The group has some official support - the Foreign Secretary, William Hague, wrote a foreword to its policy review - and Ms Leadsom believes it has come up with proposals which, if accepted, could reconcile British voters to remaining in the EU. And it provides an alternative to the heady appeal of the vocal Conservative lobby which wants Britain out - preferably by next Tuesday. That could explain one of the undercurrents of the discussion; the number of Conservatives who veered between semi-agreeing and wondering whether they were really being fobbed off, just when they feel they're winning the argument.

Labour and the Lib Dems were pretty much bystanders in what was essentially an internal Conservative discussion. The Labour shadow minister Emma Reynolds amused herself by highlighting Tory divisions (while rebuffing attempts to find out whether Labour now supported a referendum on EU membership) but the real interest was the interplay between Tories who want Britain out; Tories who want renegotiation; and between old guard Tory euro-sceptics who regard the new kids on the block as a bit naive and new-wave Tory backbenchers who're impatient with those they regard as fixated on abstruse constitutional issues.

Some implied that Fresh Start were labouring to produce yesterday's vision of tomorrow - a reform option which might have looked attractive five years ago, but which had now been overtaken by President of the EU Commission Jose Manuel Barroso's call for more federalism, at last week's sitting of the European Parliament.
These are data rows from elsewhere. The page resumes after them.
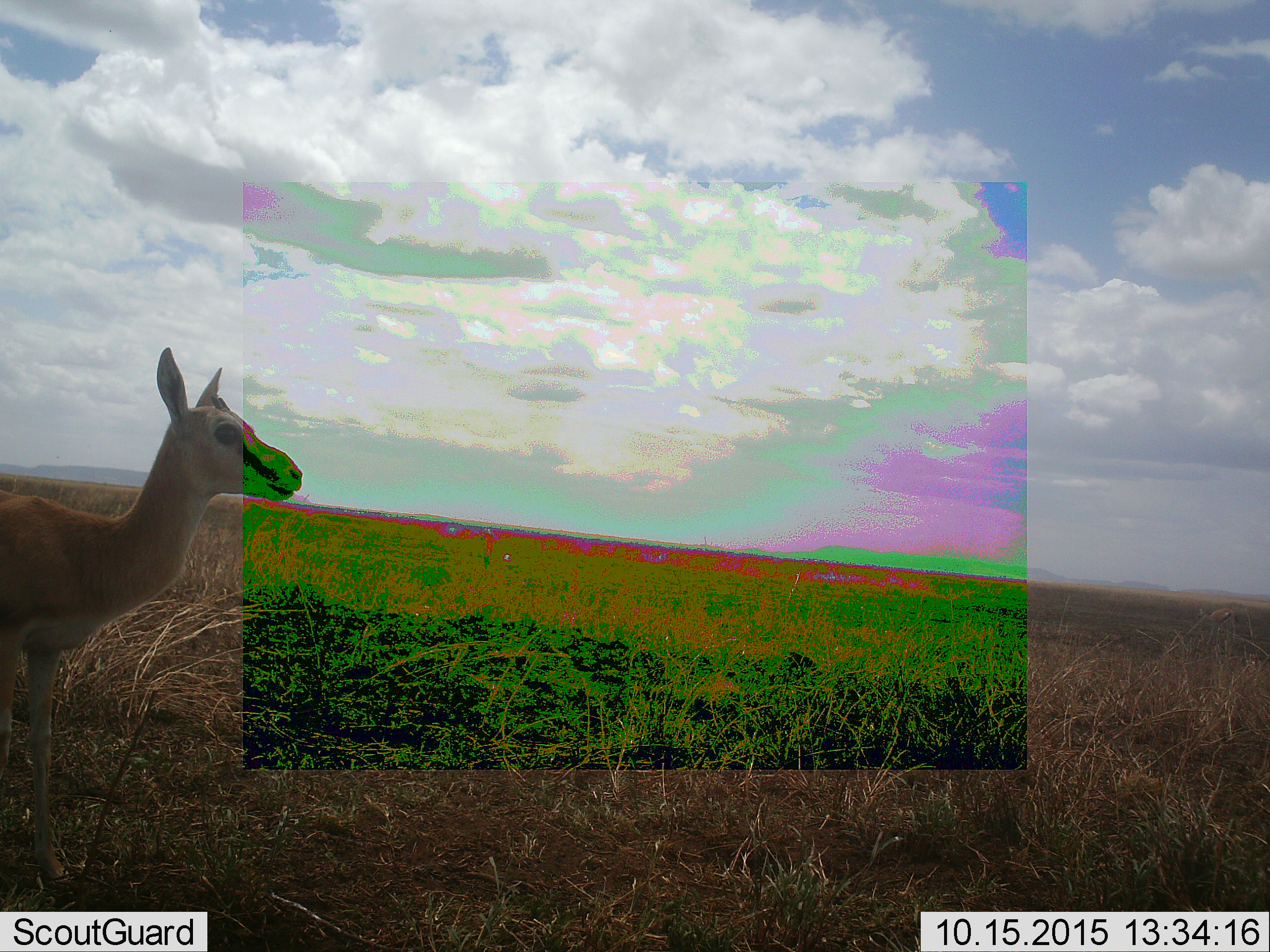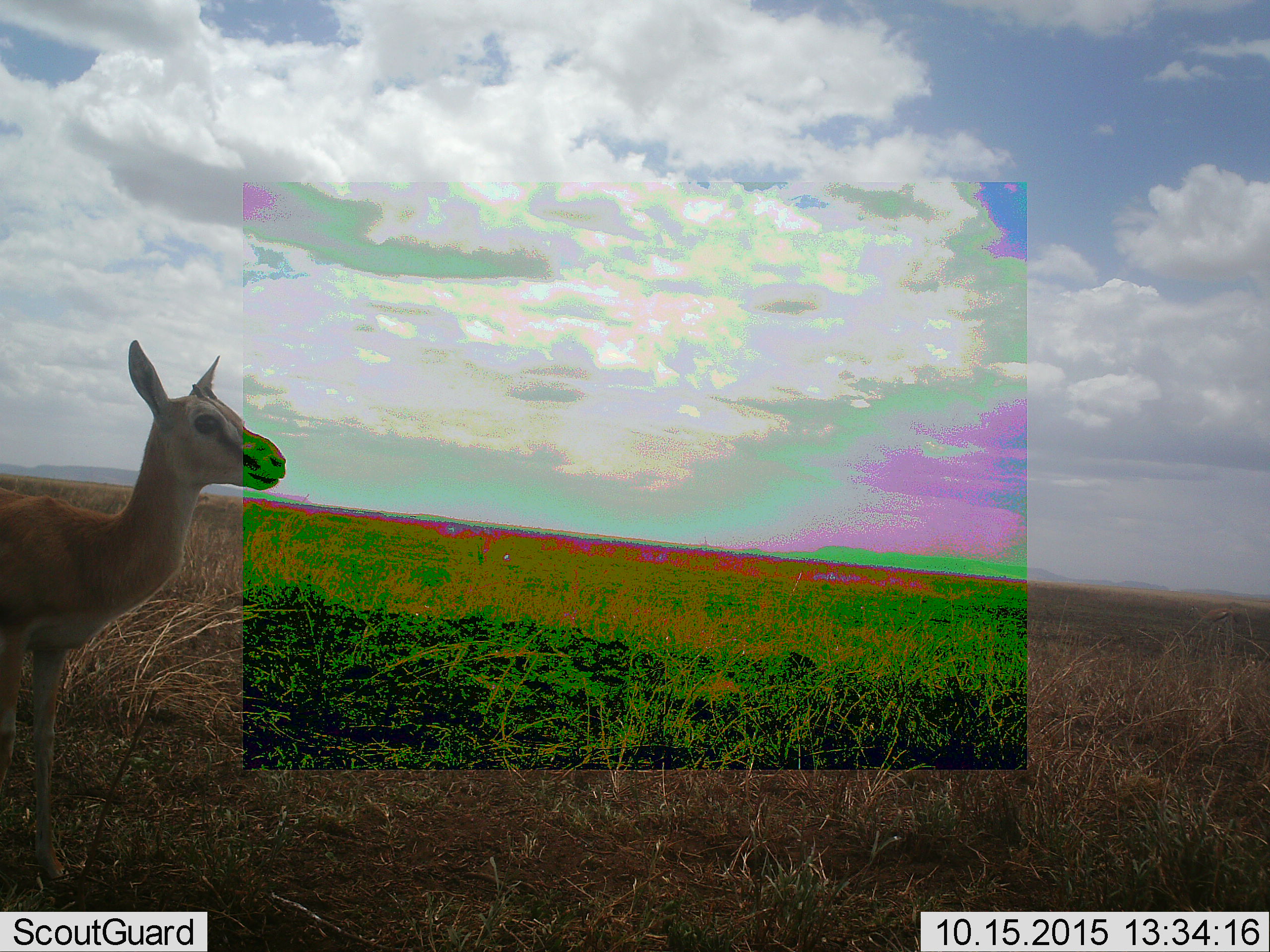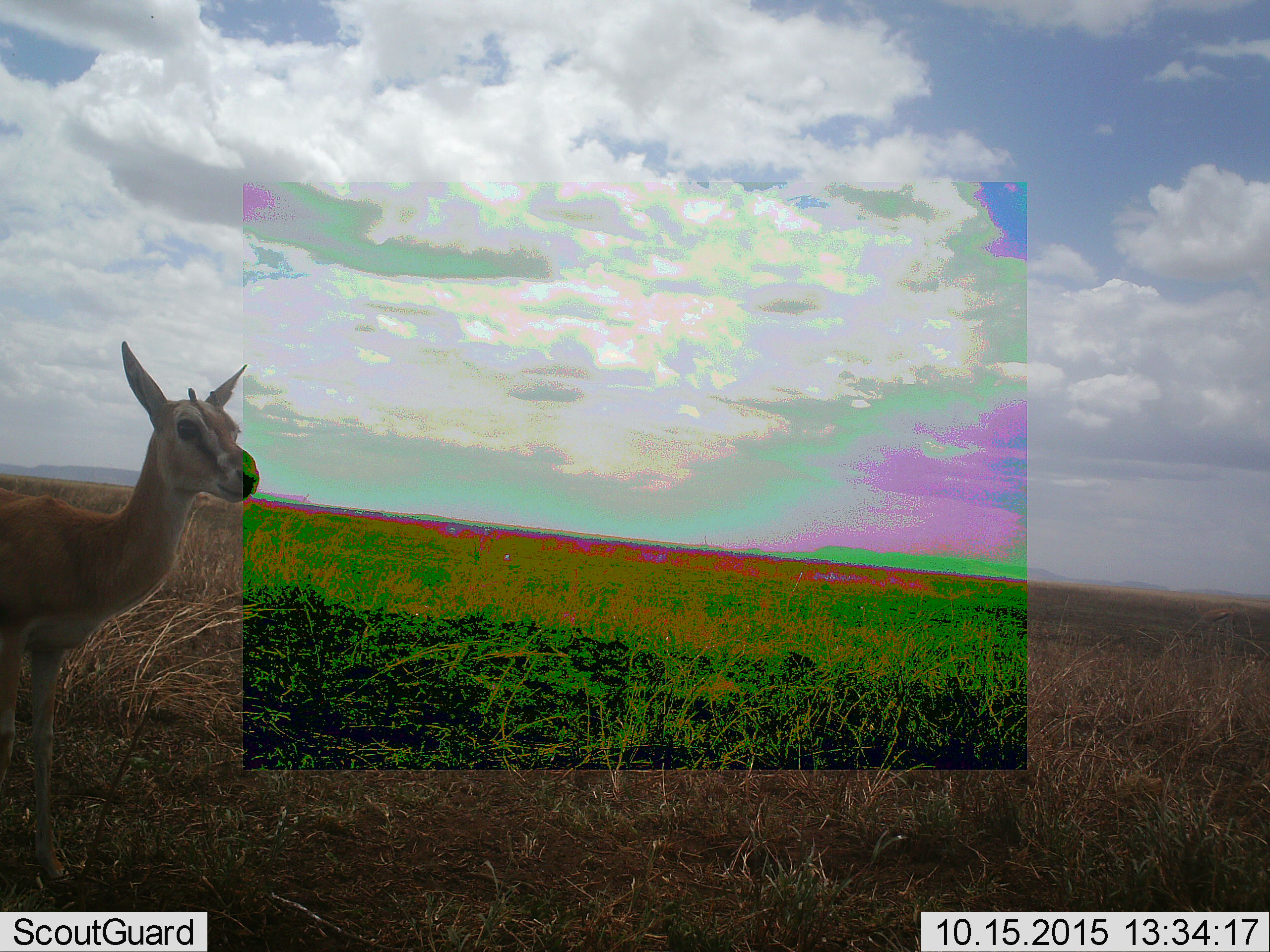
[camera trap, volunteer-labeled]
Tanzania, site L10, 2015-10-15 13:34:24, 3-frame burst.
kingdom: Animalia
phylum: Chordata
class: Mammalia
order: Artiodactyla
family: Bovidae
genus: Eudorcas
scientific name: Eudorcas thomsonii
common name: thomson's gazelle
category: gazellethomsons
Gazellethomsons (thomson's gazelle) (Eudorcas thomsonii), count 1. Behavior (volunteer vote fractions): standing 60%, resting 20%, moving 20%, interacting 0%. Young present (vote fraction): 0%. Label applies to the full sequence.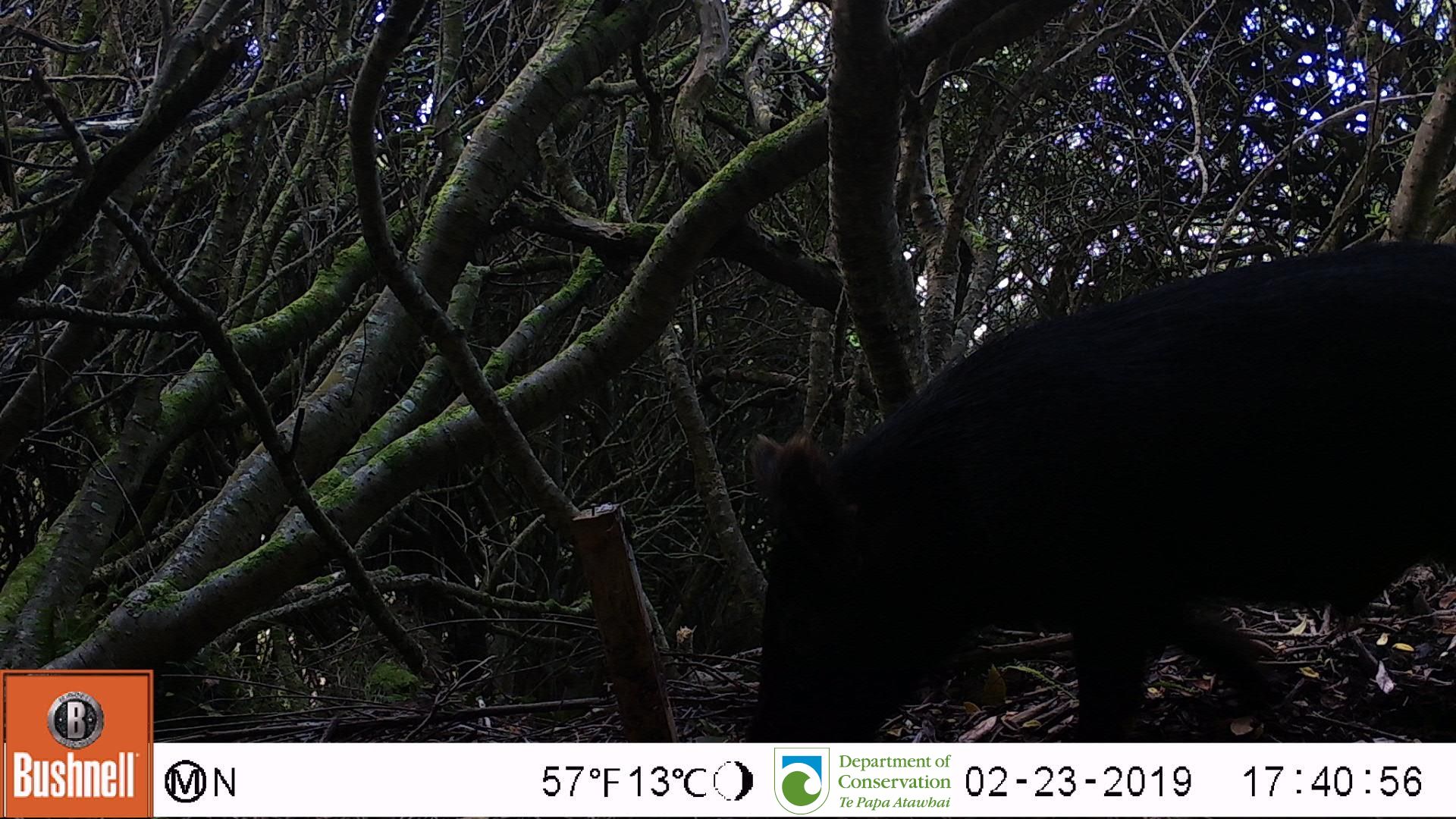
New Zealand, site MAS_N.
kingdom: Animalia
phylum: Chordata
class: Mammalia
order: Artiodactyla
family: Suidae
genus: Sus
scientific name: Sus scrofa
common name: pig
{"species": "pig (Sus scrofa)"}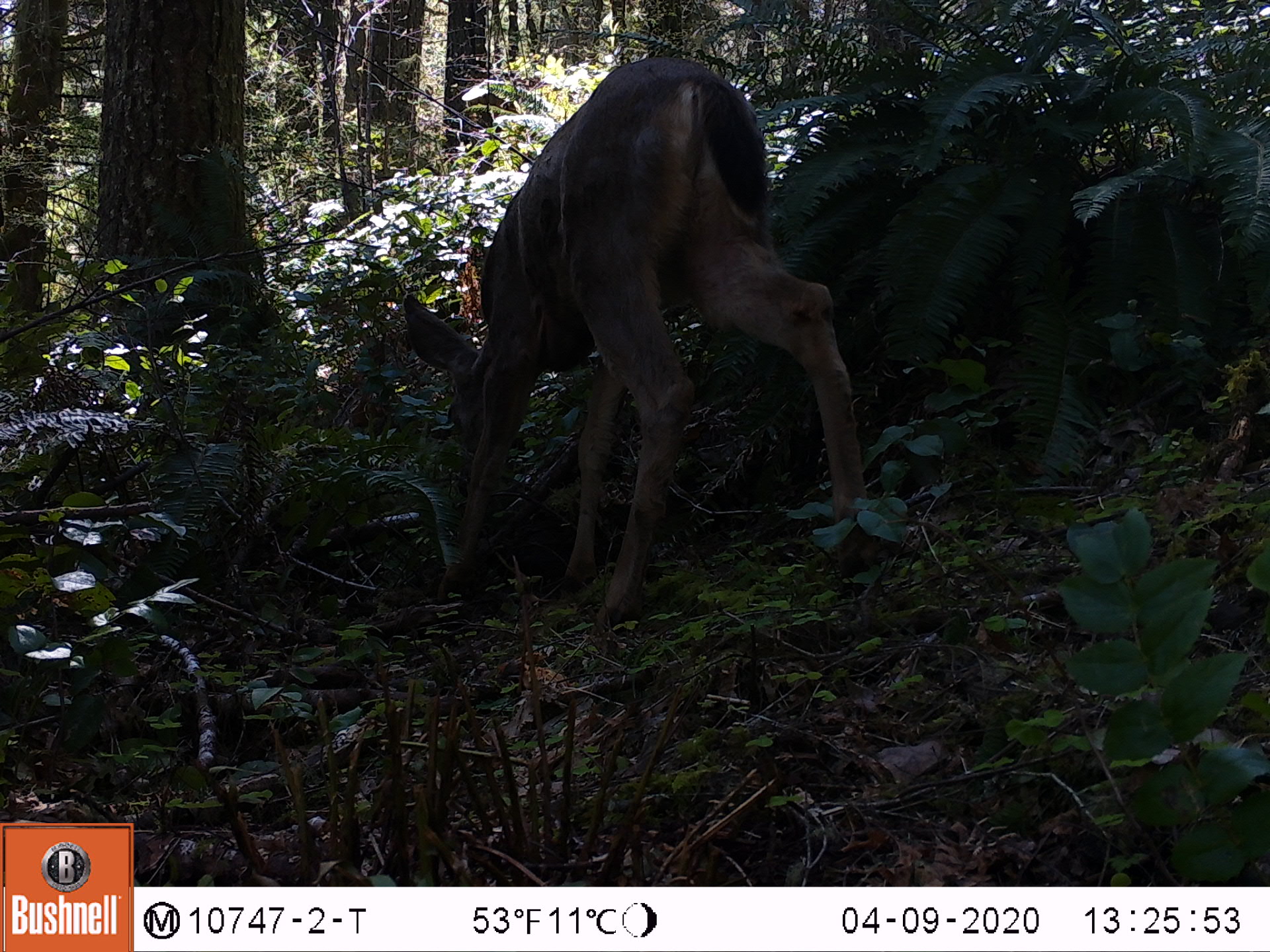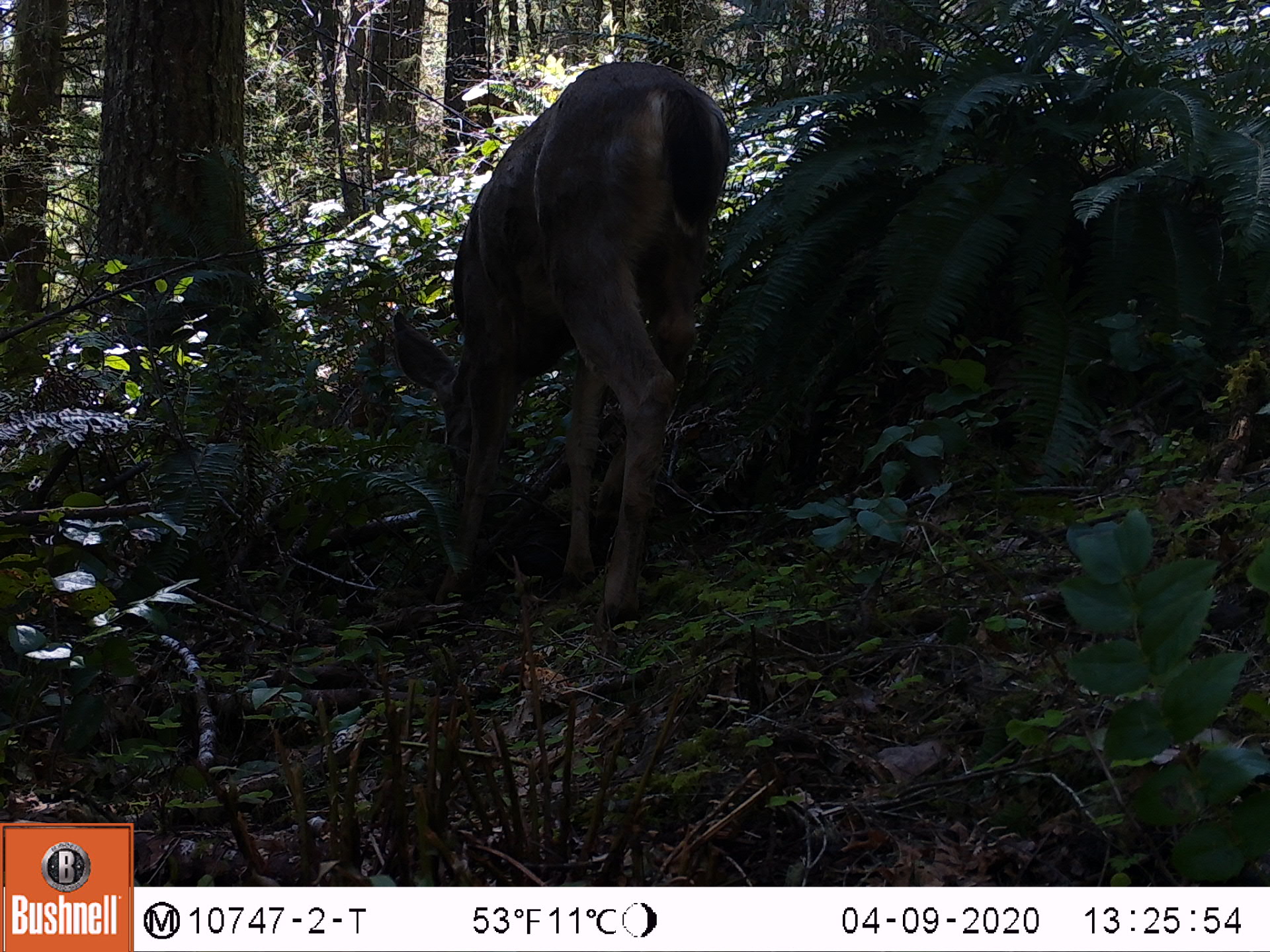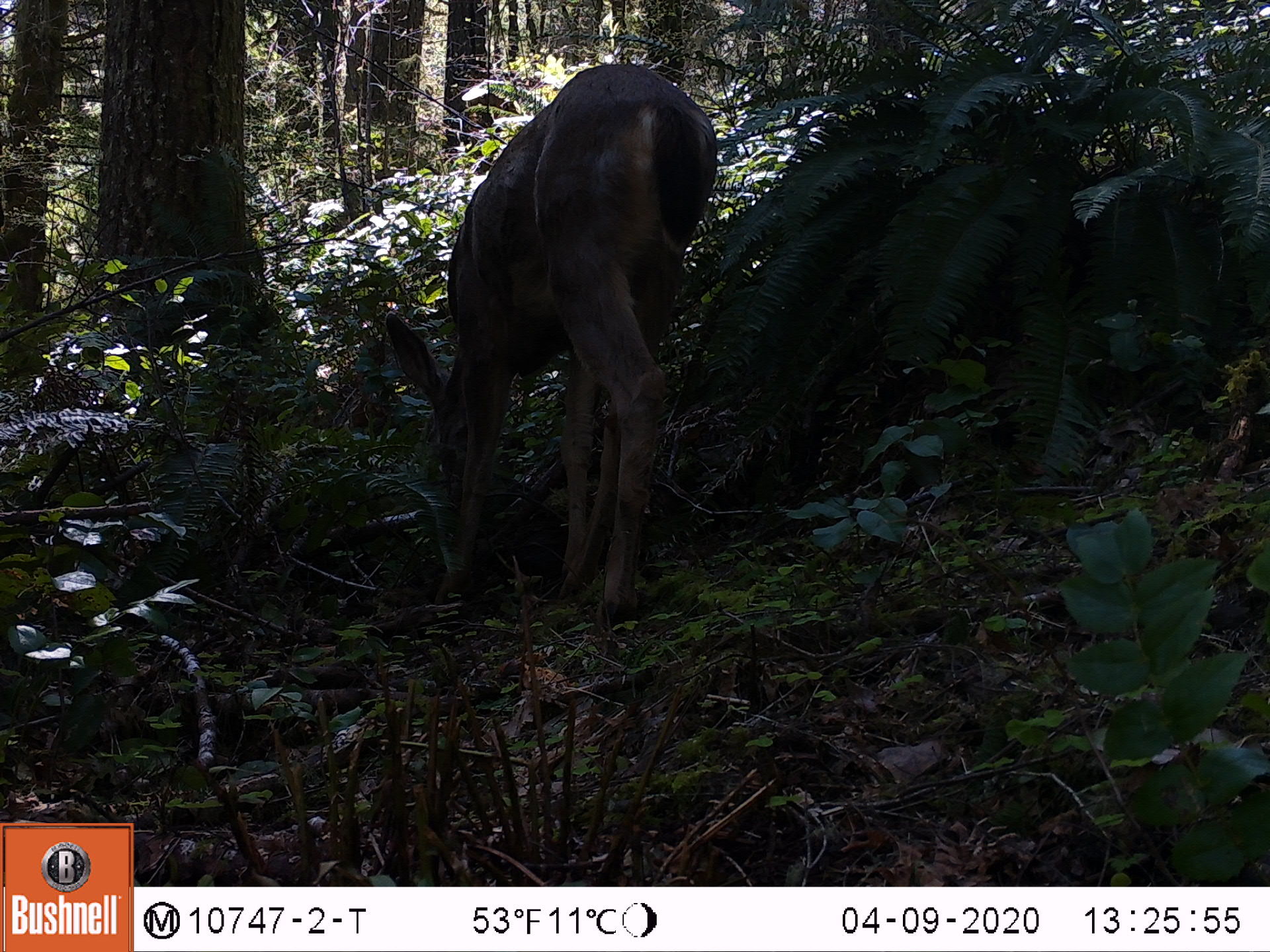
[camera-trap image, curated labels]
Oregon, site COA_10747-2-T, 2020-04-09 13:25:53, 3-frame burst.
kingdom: Animalia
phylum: Chordata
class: Mammalia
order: Artiodactyla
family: Cervidae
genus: Odocoileus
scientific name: Odocoileus hemionus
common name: black-tailed deer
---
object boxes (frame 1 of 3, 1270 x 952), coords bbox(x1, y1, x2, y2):
black-tailed deer: bbox(424, 36, 878, 624)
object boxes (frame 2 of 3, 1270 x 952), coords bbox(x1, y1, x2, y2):
black-tailed deer: bbox(380, 49, 739, 624)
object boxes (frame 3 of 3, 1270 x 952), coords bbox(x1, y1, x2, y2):
black-tailed deer: bbox(369, 49, 724, 622)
Others, including the Maastricht veteran, Bill Cash, simply didn't believe that the EU would be prepared to give Britain what it wanted - to which the retort was that the current crisis gave Britain a lot of leverage, and that the EU needed Britain more than Britain needed the EU, so there was plenty of scope for negotiation. There was some interesting tactical advice from the Conservative former cabinet minister, Peter Lilley, who suggested Britain should approach rolling back EU powers in the same way as the Commission approached extending them - with salami tactics.

But he thought the key battle would be to overturn the acquis, the long-standing doctrine that once the EU acquired competence over a policy area, it was never relinquished. If Britain could establish a precedent for clawing back powers, that would enable more powers to be repatriated in future.

Meanwhile, Peter Bone, who wants Britain out of the EU, thought that the Conservatives should promise a referendum on any renegotiated membership package - and give voters the option of withdrawal at the same time. That, he said, would win back voters from UKIP and restore Tory fortunes.

And David Nuttall, who chairs the parliamentary Better Off Out Group, predicted that the voters would never be given that option. He thought a referendum would be a choice between the status quo and modest reform of Britain's membership - an "in-in" rather than "in-out" choice. His answer was that voters who wanted Britain out should write the word "out" on their ballot papers, so the number of spoiled papers would indicate the support for withdrawal.

As one of her colleagues remarked, Ms Leadsom might have been a minister by now, but for her support for a motion calling for an EU referendum. Instead, she is opening a new front in the European conflict, with a policy prescription which falls short of leaving the EU - but which could still put the government in a difficult position, if they have to deliver, or at least promise to deliver, it.